“It spontaneously shut itself off.” Red Wing Fire Chief Tom Schneider
Earlier this month, several reports about the death of Janice Hall, a Red Wing, Minnesota woman came to light. Specifically, she died in an ambulance as a result of a software failure in the oxygen delivery system caused the system to abruptly shutdown. Apparently, the ambulance EMTs did not notice that the oxygen system had quit for a number of minutes, and thus Janice Hall unfortunately died.
At this time, details are sketchy, and according to news reports there's been no comments from Spartan Chassis, the parent company of the oxygen system manufacturer. Now, as we don't yet know what company's software controlled the faulty oxygen issue, I expect the details will emerge eventually.
But is "eventually" good enough? And what of the reporting of these kinds of issues?
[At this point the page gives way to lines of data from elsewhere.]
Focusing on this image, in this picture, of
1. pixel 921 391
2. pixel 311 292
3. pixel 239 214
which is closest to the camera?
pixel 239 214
Is it incumbent upon the vendor to notify its customers, or do federal regulations and processes dictate a process? How does a party responsible for an ambulance with this type of system made aware of a potential failure?
To me, the most troubling aspect of this event is the prior failure of the oxygen system, and it's subsequent replacement, before the repeated failure of the new system that caused Janice Hall's death.
Rather than pointing to the software as the failure, perhaps the people driven process of replacing, testing and verification is the true root cause of failure in this situation?